● Data supplied
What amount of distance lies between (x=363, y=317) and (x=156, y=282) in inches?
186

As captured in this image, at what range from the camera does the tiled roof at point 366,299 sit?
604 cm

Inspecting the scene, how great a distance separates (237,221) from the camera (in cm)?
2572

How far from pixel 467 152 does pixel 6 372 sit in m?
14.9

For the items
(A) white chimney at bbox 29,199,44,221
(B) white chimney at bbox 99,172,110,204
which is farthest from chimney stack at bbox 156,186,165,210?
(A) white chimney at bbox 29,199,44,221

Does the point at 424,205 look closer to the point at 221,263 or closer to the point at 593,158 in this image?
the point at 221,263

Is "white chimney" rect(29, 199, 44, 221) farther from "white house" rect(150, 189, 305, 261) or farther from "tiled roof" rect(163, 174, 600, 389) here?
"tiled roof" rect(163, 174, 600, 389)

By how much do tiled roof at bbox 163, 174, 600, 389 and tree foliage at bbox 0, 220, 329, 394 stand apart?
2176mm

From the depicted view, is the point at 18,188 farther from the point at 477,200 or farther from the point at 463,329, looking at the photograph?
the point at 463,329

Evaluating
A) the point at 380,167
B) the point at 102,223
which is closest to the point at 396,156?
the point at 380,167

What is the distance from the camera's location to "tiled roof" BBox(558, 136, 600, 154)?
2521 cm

---

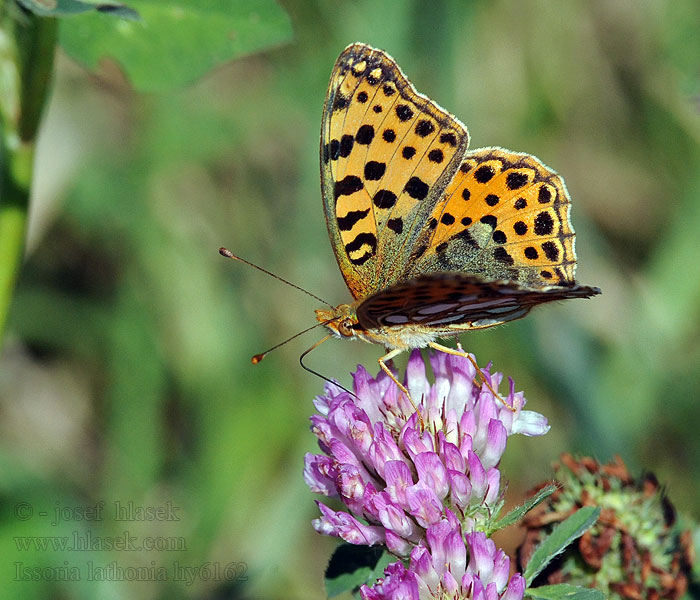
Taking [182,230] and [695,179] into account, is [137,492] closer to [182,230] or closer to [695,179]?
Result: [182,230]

● What the exercise asks
Can you give the items again, starting with the line with "Taking [182,230] and" and going on through the line with "Result: [182,230]", with "closer" replaced by "nearer" and nothing else changed?

● Task result
Taking [182,230] and [695,179] into account, is [137,492] nearer to [182,230] or nearer to [695,179]?
Result: [182,230]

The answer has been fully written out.